▶ **PROBLEM STATEMENT**:
Report back every line from the entries below in which the word "text" occurs.

··· MATERIAL SUPPLIED

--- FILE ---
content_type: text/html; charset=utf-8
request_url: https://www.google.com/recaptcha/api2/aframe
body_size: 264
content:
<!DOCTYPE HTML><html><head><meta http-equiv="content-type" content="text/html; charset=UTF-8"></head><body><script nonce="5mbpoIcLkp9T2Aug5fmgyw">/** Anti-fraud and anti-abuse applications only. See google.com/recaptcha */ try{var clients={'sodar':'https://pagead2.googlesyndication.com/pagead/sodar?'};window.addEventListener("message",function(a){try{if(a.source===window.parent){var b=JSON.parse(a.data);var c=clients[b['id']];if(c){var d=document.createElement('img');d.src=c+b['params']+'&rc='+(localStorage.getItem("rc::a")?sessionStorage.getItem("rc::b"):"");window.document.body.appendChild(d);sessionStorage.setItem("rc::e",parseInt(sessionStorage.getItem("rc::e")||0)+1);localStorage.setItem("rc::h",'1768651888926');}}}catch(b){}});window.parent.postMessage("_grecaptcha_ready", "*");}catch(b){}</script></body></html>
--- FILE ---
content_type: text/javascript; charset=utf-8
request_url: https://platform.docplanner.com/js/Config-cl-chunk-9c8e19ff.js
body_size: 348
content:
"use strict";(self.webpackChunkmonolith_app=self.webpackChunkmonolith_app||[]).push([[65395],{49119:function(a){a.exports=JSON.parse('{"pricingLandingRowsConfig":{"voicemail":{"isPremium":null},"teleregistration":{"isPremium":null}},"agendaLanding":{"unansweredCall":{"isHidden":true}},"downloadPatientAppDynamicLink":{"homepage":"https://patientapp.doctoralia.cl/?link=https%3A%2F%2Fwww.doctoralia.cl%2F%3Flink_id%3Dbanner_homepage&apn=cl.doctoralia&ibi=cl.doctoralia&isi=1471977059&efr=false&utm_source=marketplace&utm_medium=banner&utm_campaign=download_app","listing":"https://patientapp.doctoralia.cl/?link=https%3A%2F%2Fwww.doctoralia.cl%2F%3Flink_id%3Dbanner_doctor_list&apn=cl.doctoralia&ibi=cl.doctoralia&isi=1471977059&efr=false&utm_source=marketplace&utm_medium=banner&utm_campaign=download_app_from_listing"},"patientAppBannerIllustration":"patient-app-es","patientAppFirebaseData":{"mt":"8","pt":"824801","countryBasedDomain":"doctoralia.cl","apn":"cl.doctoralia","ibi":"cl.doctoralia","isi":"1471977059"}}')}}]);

······

▶ **REPLY**:
content_type: text/html; charset=utf-8
<!DOCTYPE HTML><html><head><meta http-equiv="content-type" content="text/html; charset=UTF-8"></head><body><script nonce="5mbpoIcLkp9T2Aug5fmgyw">/** Anti-fraud and anti-abuse applications only. See google.com/recaptcha */ try{var clients={'sodar':'https://pagead2.googlesyndication.com/pagead/sodar?'};window.addEventListener("message",function(a){try{if(a.source===window.parent){var b=JSON.parse(a.data);var c=clients[b['id']];if(c){var d=document.createElement('img');d.src=c+b['params']+'&rc='+(localStorage.getItem("rc::a")?sessionStorage.getItem("rc::b"):"");window.document.body.appendChild(d);sessionStorage.setItem("rc::e",parseInt(sessionStorage.getItem("rc::e")||0)+1);localStorage.setItem("rc::h",'1768651888926');}}}catch(b){}});window.parent.postMessage("_grecaptcha_ready", "*");}catch(b){}</script></body></html>
content_type: text/javascript; charset=utf-8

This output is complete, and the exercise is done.